Rand Paul announces 2016 presidential candidacy

Rand Paul announces 2016 presidential candidacy

By Scotty Schenck, photo editor

Senator Rand Paul(R-Kentucky) announced earlier today that he will run for president in 2016.

“We’ve come to take our country back. Washington is horribly broken,” Paul said during the announcement at the Galt House in Louisville, Ken. “Both political parties and the entire political system are to blame.”

Paul also updated his website: “Stand with Rand Defeat The Washington Machine.” It includes his stance on sever issues, ranging from tax reform tonational defense. Paul said he supports a flat-= tax at 17 percent for all businesses and individuals, and a strong national defense.

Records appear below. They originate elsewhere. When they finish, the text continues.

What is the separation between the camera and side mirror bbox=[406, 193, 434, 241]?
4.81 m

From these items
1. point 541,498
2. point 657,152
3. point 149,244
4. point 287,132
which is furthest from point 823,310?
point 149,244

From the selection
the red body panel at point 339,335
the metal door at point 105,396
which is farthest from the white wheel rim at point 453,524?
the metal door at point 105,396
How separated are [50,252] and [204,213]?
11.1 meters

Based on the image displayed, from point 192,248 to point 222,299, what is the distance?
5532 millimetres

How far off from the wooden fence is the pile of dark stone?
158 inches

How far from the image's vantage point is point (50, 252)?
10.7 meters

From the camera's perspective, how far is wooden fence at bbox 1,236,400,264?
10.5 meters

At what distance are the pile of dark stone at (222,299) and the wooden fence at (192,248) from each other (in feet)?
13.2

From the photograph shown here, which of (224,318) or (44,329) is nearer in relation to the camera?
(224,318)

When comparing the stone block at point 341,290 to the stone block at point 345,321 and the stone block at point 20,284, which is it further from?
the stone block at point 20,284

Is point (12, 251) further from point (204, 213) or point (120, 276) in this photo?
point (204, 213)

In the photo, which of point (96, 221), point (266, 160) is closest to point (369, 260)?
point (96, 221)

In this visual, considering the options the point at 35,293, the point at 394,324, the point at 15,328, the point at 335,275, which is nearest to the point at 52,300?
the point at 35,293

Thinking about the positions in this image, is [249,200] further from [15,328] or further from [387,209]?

Additionally, Paul has promised to change the Republican Party. In a video composed by the New York Times, Paul said the current GOP has no hopes of winning if it does not embrace financial and personal liberty. Paul also said he wants to secure the border, but allow illegal immigrants already here to be nationalized and start working.

“Border security should be first. I am for normalizing all of the people here. I would do it gradually over a five-year period,” Paul said in the video.

Paul was one the 47 senate Republicans who signed a letter earlier this year to Iran’s leaders about the recent nuclear deal with the country. The letter decried President Barack Obama’s power to sign a nuclear deal with Iran, claiming that any deal reached between the several nations involved in the negotiations could be undone by future presidents or Congress.

However, Politifact.com states since the agreement is an international one, going back would violate international law. The site did mention that Congress can violate international law, but it is unsure how this violation would be treated.

Some of Paul’s stance are not inline with the typical GOP ideologies, including softening the punishments related to the National Security Administration’s (NSA) privacy and drug laws. He promised to stop the government’s domestic phone surveillance program, according to an article in the New York Times.